*GIVEN PROBLEM:* All entries should be output exactly as they stand.

*EXERCISE MATERIALS:*

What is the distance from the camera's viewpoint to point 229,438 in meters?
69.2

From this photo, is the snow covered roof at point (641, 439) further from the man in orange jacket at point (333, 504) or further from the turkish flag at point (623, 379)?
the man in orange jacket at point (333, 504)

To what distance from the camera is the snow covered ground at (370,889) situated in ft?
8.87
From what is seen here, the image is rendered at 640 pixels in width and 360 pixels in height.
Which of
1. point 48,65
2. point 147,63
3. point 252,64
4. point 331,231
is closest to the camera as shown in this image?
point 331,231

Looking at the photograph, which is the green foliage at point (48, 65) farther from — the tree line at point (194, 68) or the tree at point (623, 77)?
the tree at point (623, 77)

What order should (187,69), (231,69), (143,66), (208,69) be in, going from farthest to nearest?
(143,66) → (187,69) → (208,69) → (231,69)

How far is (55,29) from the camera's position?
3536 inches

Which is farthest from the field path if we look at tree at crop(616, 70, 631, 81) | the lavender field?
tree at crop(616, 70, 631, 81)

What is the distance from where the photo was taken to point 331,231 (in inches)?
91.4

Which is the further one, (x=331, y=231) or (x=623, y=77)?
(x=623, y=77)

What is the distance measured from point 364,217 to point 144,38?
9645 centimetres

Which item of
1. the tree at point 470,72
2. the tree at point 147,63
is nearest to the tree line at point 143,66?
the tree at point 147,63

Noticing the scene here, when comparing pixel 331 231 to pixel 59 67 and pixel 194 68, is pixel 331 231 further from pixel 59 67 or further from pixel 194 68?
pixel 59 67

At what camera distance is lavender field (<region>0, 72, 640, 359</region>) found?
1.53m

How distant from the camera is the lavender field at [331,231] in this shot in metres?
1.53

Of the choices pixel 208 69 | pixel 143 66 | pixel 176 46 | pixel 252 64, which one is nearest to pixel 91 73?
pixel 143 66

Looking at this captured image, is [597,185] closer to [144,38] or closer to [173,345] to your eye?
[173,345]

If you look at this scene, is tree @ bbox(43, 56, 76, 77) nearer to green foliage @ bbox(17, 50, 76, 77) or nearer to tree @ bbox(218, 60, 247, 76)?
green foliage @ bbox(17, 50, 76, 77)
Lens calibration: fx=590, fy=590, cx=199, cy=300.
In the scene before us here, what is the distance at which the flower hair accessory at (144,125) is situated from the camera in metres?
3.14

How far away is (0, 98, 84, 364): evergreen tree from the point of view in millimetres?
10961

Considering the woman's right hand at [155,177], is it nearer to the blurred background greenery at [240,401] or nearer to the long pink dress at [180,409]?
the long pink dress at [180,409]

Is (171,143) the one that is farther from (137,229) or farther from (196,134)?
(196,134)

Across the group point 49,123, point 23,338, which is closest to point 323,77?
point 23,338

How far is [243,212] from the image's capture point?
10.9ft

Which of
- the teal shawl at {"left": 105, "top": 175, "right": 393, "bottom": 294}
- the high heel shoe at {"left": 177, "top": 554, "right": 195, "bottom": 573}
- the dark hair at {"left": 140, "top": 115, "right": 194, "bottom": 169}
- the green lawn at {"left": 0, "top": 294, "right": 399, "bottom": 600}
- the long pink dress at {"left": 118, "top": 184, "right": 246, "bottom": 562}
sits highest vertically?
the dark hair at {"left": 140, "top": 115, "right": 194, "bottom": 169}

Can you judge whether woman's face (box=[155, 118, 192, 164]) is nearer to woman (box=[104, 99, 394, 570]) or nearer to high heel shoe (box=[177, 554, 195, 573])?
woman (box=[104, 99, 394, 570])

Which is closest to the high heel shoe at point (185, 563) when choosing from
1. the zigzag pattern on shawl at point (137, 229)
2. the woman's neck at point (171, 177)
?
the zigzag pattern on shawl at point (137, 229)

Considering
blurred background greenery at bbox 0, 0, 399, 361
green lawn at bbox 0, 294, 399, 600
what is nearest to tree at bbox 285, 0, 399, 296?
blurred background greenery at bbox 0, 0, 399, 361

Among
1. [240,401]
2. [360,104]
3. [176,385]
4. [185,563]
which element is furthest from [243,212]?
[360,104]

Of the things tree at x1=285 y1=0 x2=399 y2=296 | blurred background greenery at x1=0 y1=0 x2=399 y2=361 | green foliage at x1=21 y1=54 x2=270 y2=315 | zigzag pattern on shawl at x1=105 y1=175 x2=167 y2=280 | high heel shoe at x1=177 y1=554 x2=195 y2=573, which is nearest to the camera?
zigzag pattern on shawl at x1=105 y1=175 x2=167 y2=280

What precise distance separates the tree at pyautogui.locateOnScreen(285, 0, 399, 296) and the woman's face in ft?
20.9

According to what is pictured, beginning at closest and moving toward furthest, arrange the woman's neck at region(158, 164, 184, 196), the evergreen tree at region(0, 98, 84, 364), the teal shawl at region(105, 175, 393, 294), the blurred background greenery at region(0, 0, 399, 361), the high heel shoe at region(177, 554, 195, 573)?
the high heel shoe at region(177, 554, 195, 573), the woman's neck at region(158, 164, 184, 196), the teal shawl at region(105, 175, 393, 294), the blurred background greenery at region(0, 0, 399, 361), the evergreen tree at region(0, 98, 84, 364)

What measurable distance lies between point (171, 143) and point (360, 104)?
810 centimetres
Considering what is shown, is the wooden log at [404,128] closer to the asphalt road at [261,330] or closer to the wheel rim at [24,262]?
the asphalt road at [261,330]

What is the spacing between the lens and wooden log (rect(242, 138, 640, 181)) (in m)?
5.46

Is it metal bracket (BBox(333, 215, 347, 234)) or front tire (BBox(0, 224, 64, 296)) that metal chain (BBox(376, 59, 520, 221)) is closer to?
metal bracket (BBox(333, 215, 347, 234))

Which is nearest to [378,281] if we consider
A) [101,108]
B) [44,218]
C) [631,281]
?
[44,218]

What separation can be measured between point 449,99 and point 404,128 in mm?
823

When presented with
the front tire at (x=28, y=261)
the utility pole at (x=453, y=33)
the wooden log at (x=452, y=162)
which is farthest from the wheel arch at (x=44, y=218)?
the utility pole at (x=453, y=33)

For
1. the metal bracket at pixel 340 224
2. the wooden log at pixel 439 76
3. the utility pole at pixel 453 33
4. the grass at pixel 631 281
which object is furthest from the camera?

*OUTPUT BELOW:*
What is the distance from the camera's viewpoint to point 229,438 in meters?
69.2

From this photo, is the snow covered roof at point (641, 439) further from the man in orange jacket at point (333, 504) or further from the turkish flag at point (623, 379)?
the man in orange jacket at point (333, 504)

To what distance from the camera is the snow covered ground at (370,889) situated in ft?
8.87
From what is seen here, the image is rendered at 640 pixels in width and 360 pixels in height.
Which of
1. point 48,65
2. point 147,63
3. point 252,64
4. point 331,231
is closest to the camera as shown in this image?
point 331,231

Looking at the photograph, which is the green foliage at point (48, 65) farther from — the tree line at point (194, 68) or the tree at point (623, 77)?
the tree at point (623, 77)

What order should (187,69), (231,69), (143,66), (208,69) be in, going from farthest to nearest?
(143,66) → (187,69) → (208,69) → (231,69)

How far is (55,29) from the camera's position?
3536 inches

Which is farthest from the field path if we look at tree at crop(616, 70, 631, 81) | the lavender field?
tree at crop(616, 70, 631, 81)

What is the distance from where the photo was taken to point 331,231 (in inches)?
91.4

Which is the further one, (x=331, y=231) or (x=623, y=77)?
(x=623, y=77)

What is the distance measured from point 364,217 to point 144,38?
9645 centimetres

Which item of
1. the tree at point 470,72
2. the tree at point 147,63
is nearest to the tree line at point 143,66?
the tree at point 147,63

Noticing the scene here, when comparing pixel 331 231 to pixel 59 67 and pixel 194 68, is pixel 331 231 further from pixel 59 67 or further from pixel 194 68?
pixel 59 67

At what camera distance is lavender field (<region>0, 72, 640, 359</region>) found?
1.53m

How distant from the camera is the lavender field at [331,231] in this shot in metres?
1.53

Of the choices pixel 208 69 | pixel 143 66 | pixel 176 46 | pixel 252 64, which one is nearest to pixel 91 73?
pixel 143 66

Looking at this captured image, is [597,185] closer to [144,38] or closer to [173,345] to your eye?
[173,345]

If you look at this scene, is tree @ bbox(43, 56, 76, 77) nearer to green foliage @ bbox(17, 50, 76, 77) or nearer to tree @ bbox(218, 60, 247, 76)?
green foliage @ bbox(17, 50, 76, 77)
Lens calibration: fx=590, fy=590, cx=199, cy=300.
In the scene before us here, what is the distance at which the flower hair accessory at (144,125) is situated from the camera in metres?
3.14

How far away is (0, 98, 84, 364): evergreen tree from the point of view in millimetres?
10961

Considering the woman's right hand at [155,177], is it nearer to the blurred background greenery at [240,401] or nearer to the long pink dress at [180,409]?
the long pink dress at [180,409]

Is (171,143) the one that is farther from (137,229) or farther from (196,134)?
(196,134)

Across the group point 49,123, point 23,338, which is closest to point 323,77?
point 23,338

How far is [243,212] from the image's capture point?
10.9ft

Which of
- the teal shawl at {"left": 105, "top": 175, "right": 393, "bottom": 294}
- the high heel shoe at {"left": 177, "top": 554, "right": 195, "bottom": 573}
- the dark hair at {"left": 140, "top": 115, "right": 194, "bottom": 169}
- the green lawn at {"left": 0, "top": 294, "right": 399, "bottom": 600}
- the long pink dress at {"left": 118, "top": 184, "right": 246, "bottom": 562}
sits highest vertically?
the dark hair at {"left": 140, "top": 115, "right": 194, "bottom": 169}

Can you judge whether woman's face (box=[155, 118, 192, 164]) is nearer to woman (box=[104, 99, 394, 570]) or nearer to high heel shoe (box=[177, 554, 195, 573])?
woman (box=[104, 99, 394, 570])

Which is closest to the high heel shoe at point (185, 563) when choosing from
1. the zigzag pattern on shawl at point (137, 229)
2. the woman's neck at point (171, 177)
?
the zigzag pattern on shawl at point (137, 229)

Considering
blurred background greenery at bbox 0, 0, 399, 361
green lawn at bbox 0, 294, 399, 600
what is nearest to tree at bbox 285, 0, 399, 296?
blurred background greenery at bbox 0, 0, 399, 361

Among
1. [240,401]
2. [360,104]
3. [176,385]
4. [185,563]
which element is furthest from [243,212]?
[360,104]

Of the things tree at x1=285 y1=0 x2=399 y2=296 | blurred background greenery at x1=0 y1=0 x2=399 y2=361 | green foliage at x1=21 y1=54 x2=270 y2=315 | zigzag pattern on shawl at x1=105 y1=175 x2=167 y2=280 | high heel shoe at x1=177 y1=554 x2=195 y2=573, which is nearest to the camera?
zigzag pattern on shawl at x1=105 y1=175 x2=167 y2=280

What precise distance separates the tree at pyautogui.locateOnScreen(285, 0, 399, 296) and the woman's face in ft?
20.9

According to what is pictured, beginning at closest and moving toward furthest, arrange the woman's neck at region(158, 164, 184, 196), the evergreen tree at region(0, 98, 84, 364), the teal shawl at region(105, 175, 393, 294), the blurred background greenery at region(0, 0, 399, 361), the high heel shoe at region(177, 554, 195, 573)?
the high heel shoe at region(177, 554, 195, 573), the woman's neck at region(158, 164, 184, 196), the teal shawl at region(105, 175, 393, 294), the blurred background greenery at region(0, 0, 399, 361), the evergreen tree at region(0, 98, 84, 364)

What measurable distance lies between point (171, 143) and point (360, 104)?
810 centimetres
Considering what is shown, is the wooden log at [404,128] closer to the asphalt road at [261,330] or closer to the wheel rim at [24,262]?
the asphalt road at [261,330]

What is the spacing between the lens and wooden log (rect(242, 138, 640, 181)) (in m)?
5.46

Is it metal bracket (BBox(333, 215, 347, 234)) or front tire (BBox(0, 224, 64, 296)) that metal chain (BBox(376, 59, 520, 221)) is closer to?
metal bracket (BBox(333, 215, 347, 234))

Which is nearest to [378,281] if we consider
A) [101,108]
B) [44,218]
C) [631,281]
?
[44,218]

What separation can be measured between point 449,99 and point 404,128 in mm?
823

When presented with
the front tire at (x=28, y=261)
the utility pole at (x=453, y=33)
the wooden log at (x=452, y=162)
which is farthest from the wheel arch at (x=44, y=218)?
the utility pole at (x=453, y=33)

For
1. the metal bracket at pixel 340 224
2. the wooden log at pixel 439 76
3. the utility pole at pixel 453 33
4. the grass at pixel 631 281
which object is furthest from the camera?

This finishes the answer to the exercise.